__ACTION ITEM__
Omit all images, then repeat exactly the lines below from the one containing "Để mặt mộc, đại" through the one containing "Boston party planner: Jen", both ends included.

__SOURCE DATA__
|---|

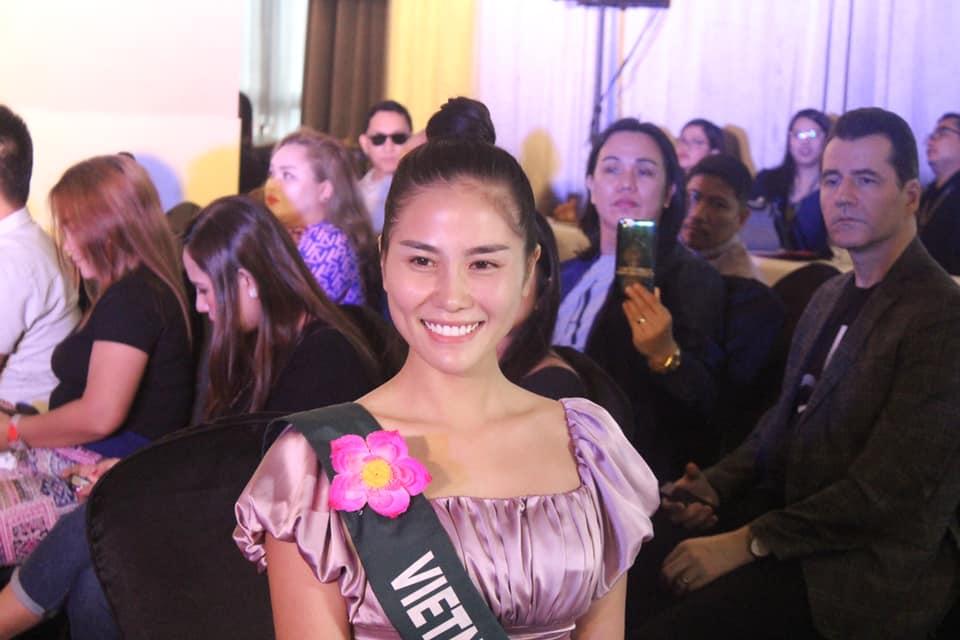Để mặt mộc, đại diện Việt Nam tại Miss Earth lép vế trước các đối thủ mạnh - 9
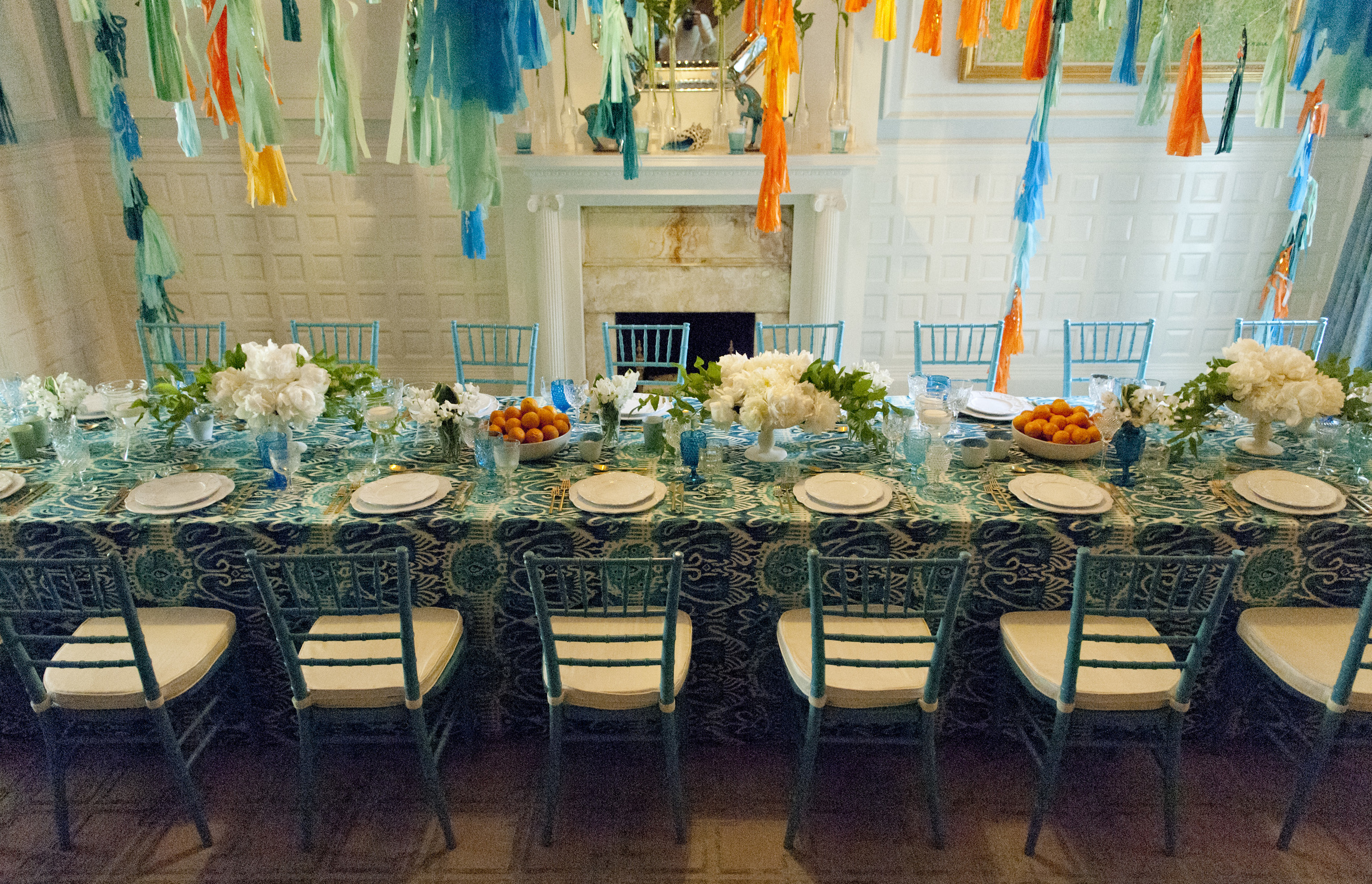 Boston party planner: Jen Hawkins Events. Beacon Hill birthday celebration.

|---|

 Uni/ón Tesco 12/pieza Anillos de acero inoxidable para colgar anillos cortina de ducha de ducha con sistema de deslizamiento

|---|

__RESPONSE TO THIS EXERCISE__
Để mặt mộc, đại diện Việt Nam tại Miss Earth lép vế trước các đối thủ mạnh - 9
 Boston party planner: Jen Hawkins Events. Beacon Hill birthday celebration.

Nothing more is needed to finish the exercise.